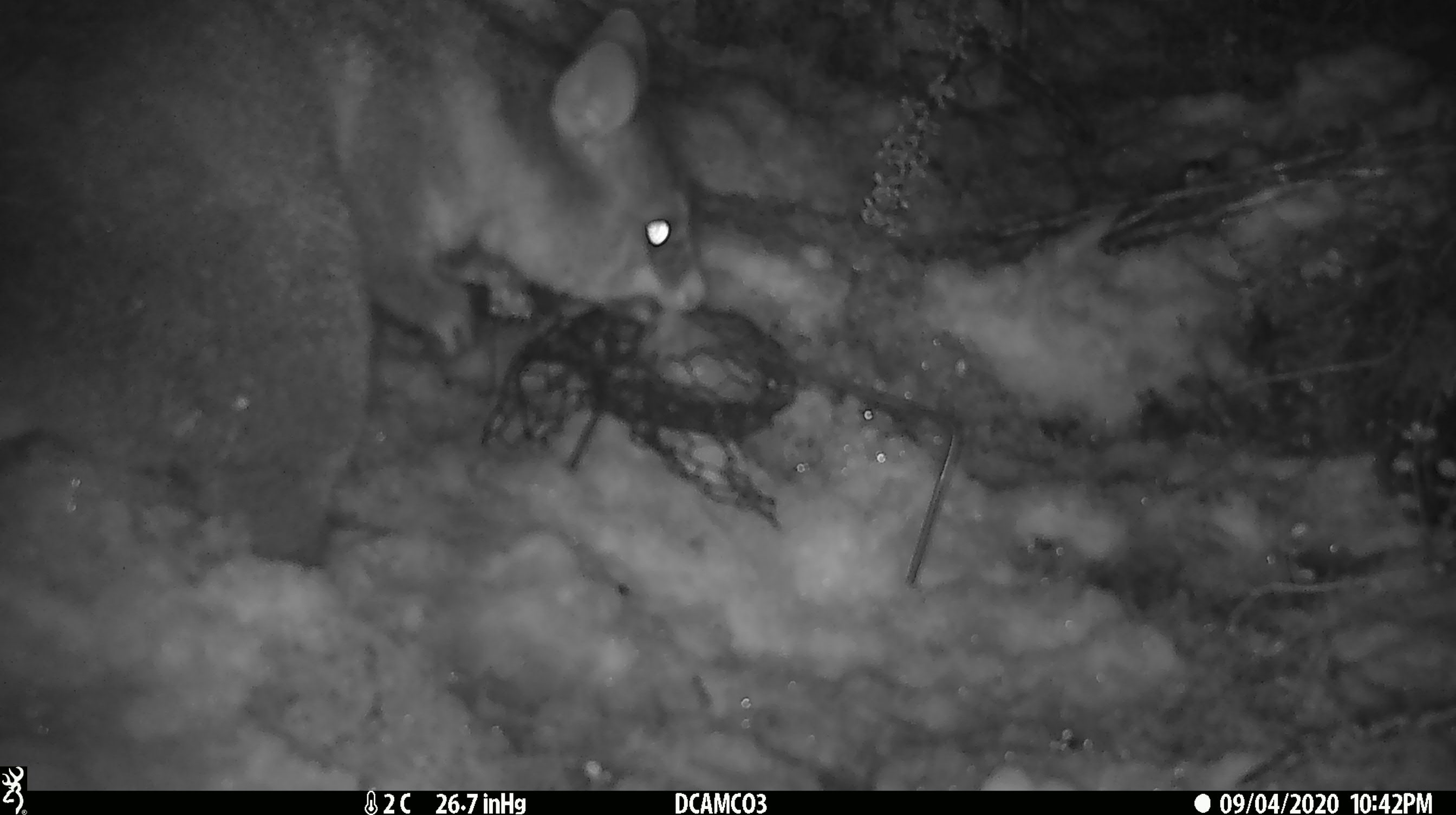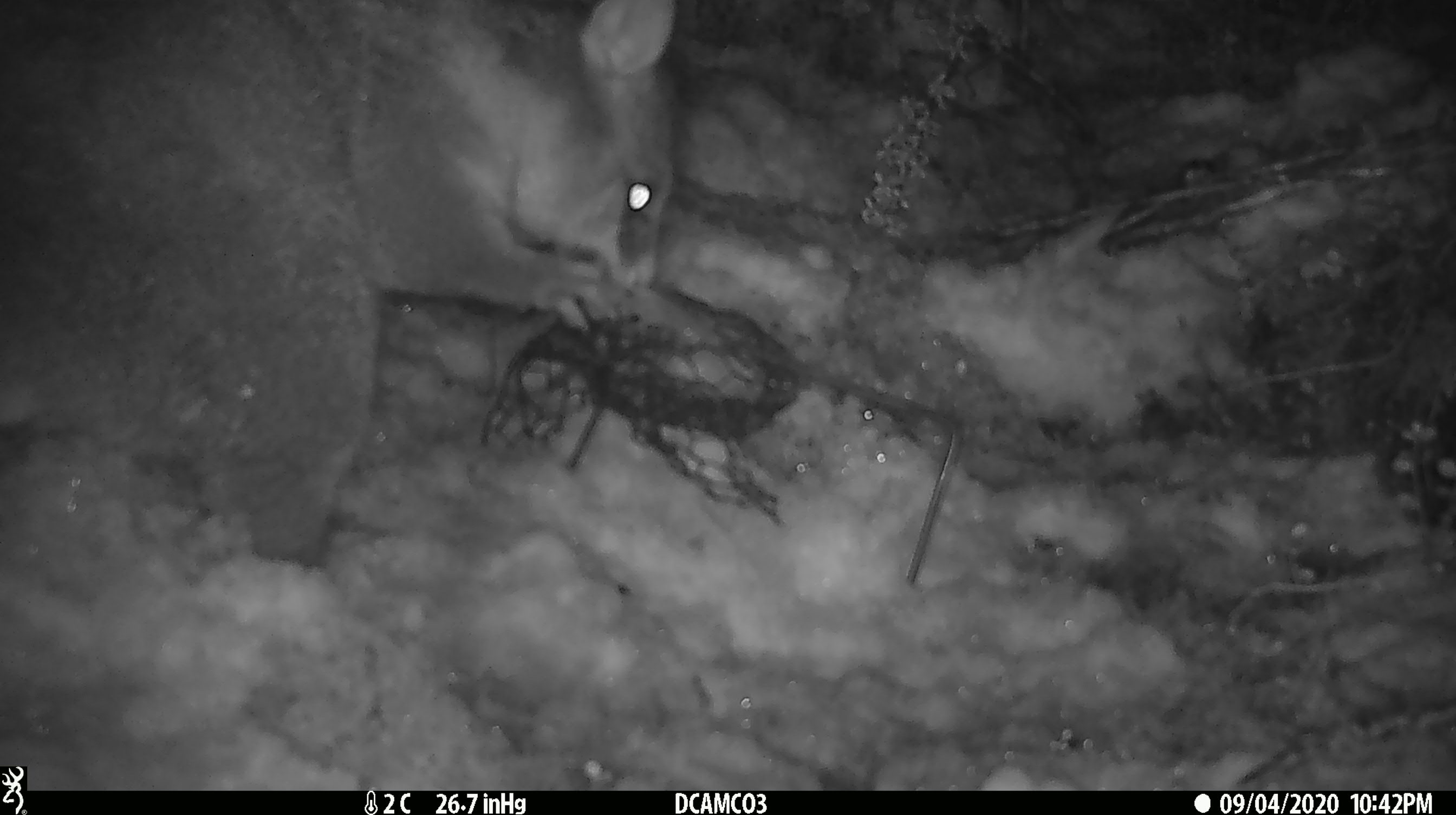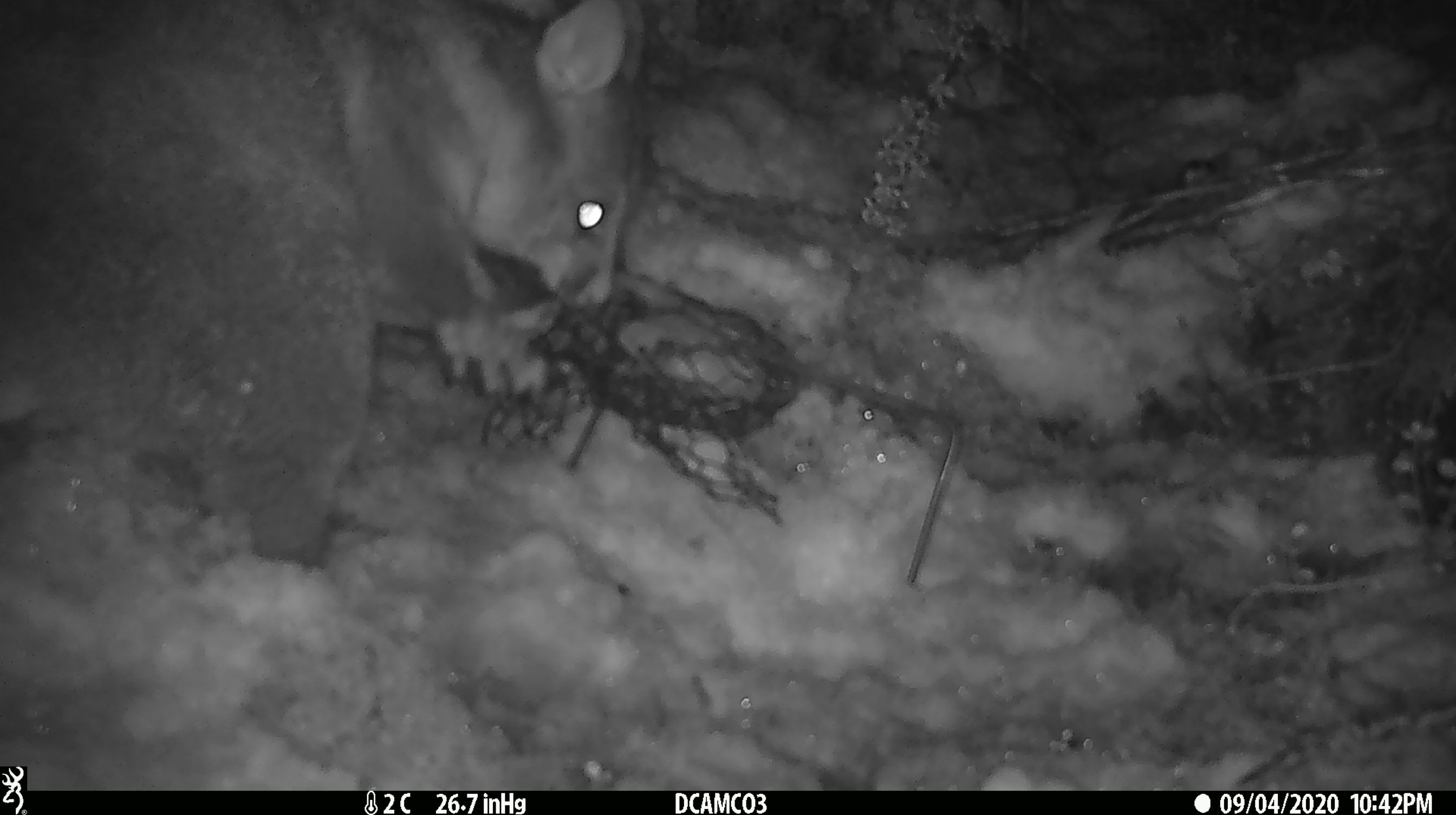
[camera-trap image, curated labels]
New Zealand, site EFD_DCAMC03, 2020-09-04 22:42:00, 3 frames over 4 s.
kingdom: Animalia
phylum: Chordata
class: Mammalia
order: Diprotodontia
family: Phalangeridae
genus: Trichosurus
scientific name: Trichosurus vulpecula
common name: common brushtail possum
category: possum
____
Task objective: Could you give all of the data again exactly as written, omitting any pictures?

Reply to the task:
[camera-trap image, curated labels]
New Zealand, site EFD_DCAMC03, 2020-09-04 22:42:00, 3 frames over 4 s.
kingdom: Animalia
phylum: Chordata
class: Mammalia
order: Diprotodontia
family: Phalangeridae
genus: Trichosurus
scientific name: Trichosurus vulpecula
common name: common brushtail possum
category: possum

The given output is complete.